Other INTEGER columns will be treated as continuous.
- Returns:
- DataFrame
Cluster membership probabilities.
- predict(data, key=None, features=None)
Assign clusters to data based on a fitted model.
The output structure of this method does not match that of fit_predict().
- Parameters:
- dataDataFrame
Data points to match against computed clusters.
This dataframe's column structure should match that of the data used for fit().
- keystr, optional
Name of ID column.
Defaults to the index column of data (i.e. data.index) if it is set. If the index column of data is not provided, please enter the value of key.
- featureslist of str, optional.
Names of the feature columns.
If
features
is not provided, it defaults to all non-key columns.
- Returns:
- DataFrame
Cluster assignment results, with 3 columns:
Data point ID, with name and type taken from the input ID column.
CLUSTER_ID, INTEGER type, representing the cluster the data point is assigned to.
DISTANCE, DOUBLE type, representing the distance between the data point and the cluster center.
- create_model_state(model=None, function=None, pal_funcname='PAL_CLUSTER_ASSIGNMENT', state_description=None, force=False)
Create PAL model state.
- Parameters:
- modelDataFrame, optional
Specify the model for AFL state.
Defaults to self.model_.
- functionstr, optional
Specify the function in the unified API.
A placeholder parameter, not effective for cluster assignment.
- pal_funcnameint or str, optional
PAL function name. Must be a valid PAL procedure that supports model state.
Defaults to 'PAL_CLUSTER_ASSIGNMENT'.
- state_descriptionstr, optional
Description of the state as model container.
Defaults to None.
- forcebool, optional
If True it will delete the existing state.
Defaults to False.
- delete_model_state(state=None)
Delete PAL model state.
- Parameters:
- stateDataFrame, optional
Specified the state.
Defaults to self.state.
- property fit_hdbprocedure
Returns the generated hdbprocedure for fit.

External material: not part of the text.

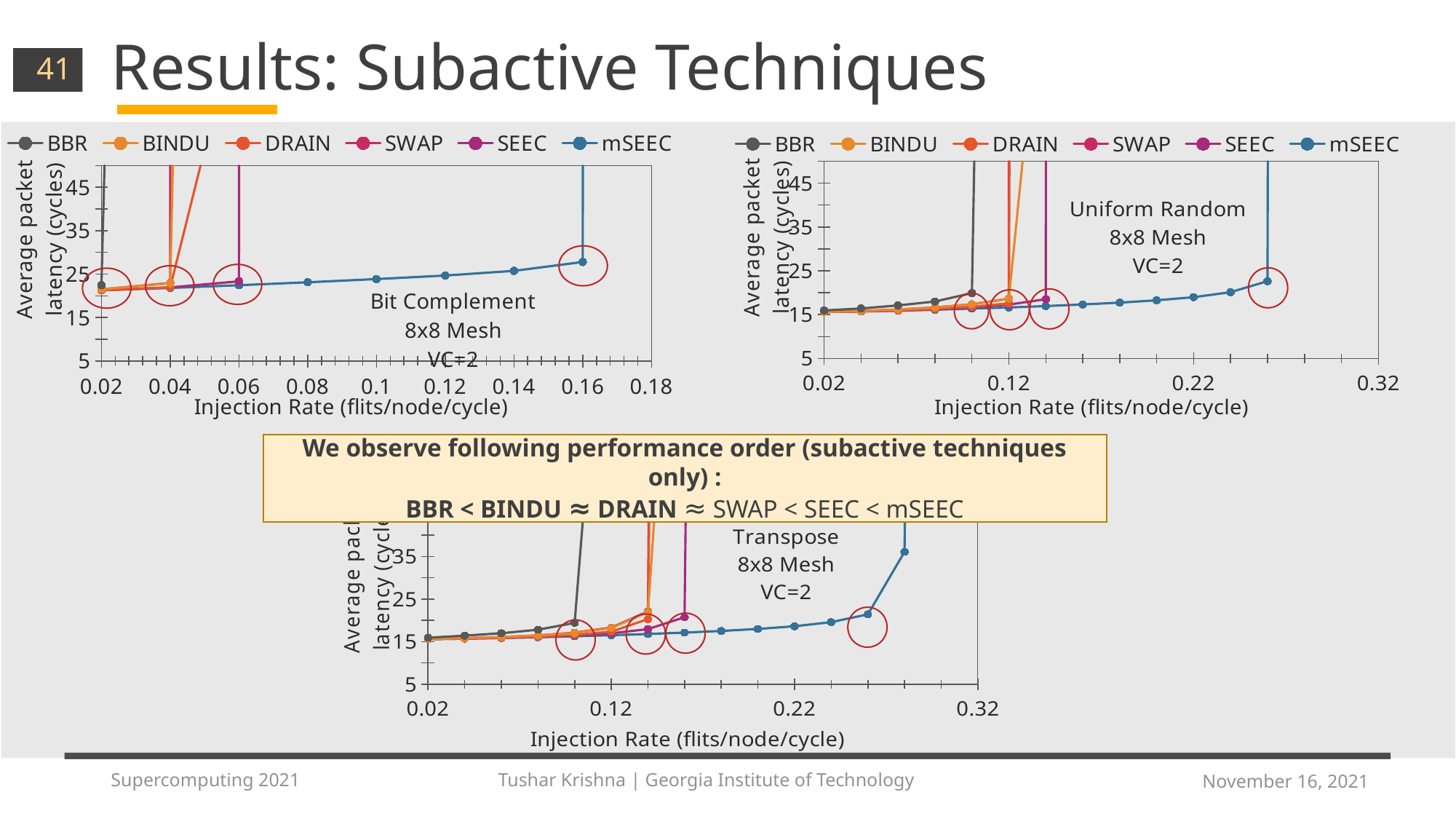
In the Uniform Random chart, is the mSEEC latency at injection rate 0.22 greater or less than 25? less In the Transpose chart, does the mSEEC latency rise or fall as the injection rate increases? rises In the Bit Complement chart, which series has its latency spike at the lowest injection rate? BBR Which series are listed in the legend of the Bit Complement chart? BBR, BINDU, DRAIN, SWAP, SEEC, mSEEC In the Uniform Random chart, which series reaches the highest injection rate before its latency spikes? mSEEC In the Bit Complement chart, which series reaches the highest injection rate before its latency spikes? mSEEC In the Transpose chart, which series has its latency spike at the lowest injection rate? BBR How many series does the legend of the Uniform Random chart list? 6 What is the largest injection rate tick shown on the x axis of the Uniform Random chart? 0.32 What kind of chart is the Bit Complement chart? line chart In the Transpose chart, is the mSEEC latency at injection rate 0.02 greater or less than 25? less In the Bit Complement chart, is the mSEEC latency at injection rate 0.14 greater or less than 35? less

- property predict_hdbprocedure
Returns the generated hdbprocedure for predict.
- set_model_state(state)
Set the model state by state information.
- Parameters:
- state: DataFrame or dict
If state is DataFrame, it has the following structure:
NAME: VARCHAR(100), it mush have STATE_ID, HINT, HOST and PORT.
VALUE: VARCHAR(1000), the values according to NAME.
If state is dict, the key must have STATE_ID, HINT, HOST and PORT.
Inherited Methods from PALBase
Besides those methods mentioned above, the GaussianMixture class also inherits methods from PALBase class, please refer to PAL Base for more details.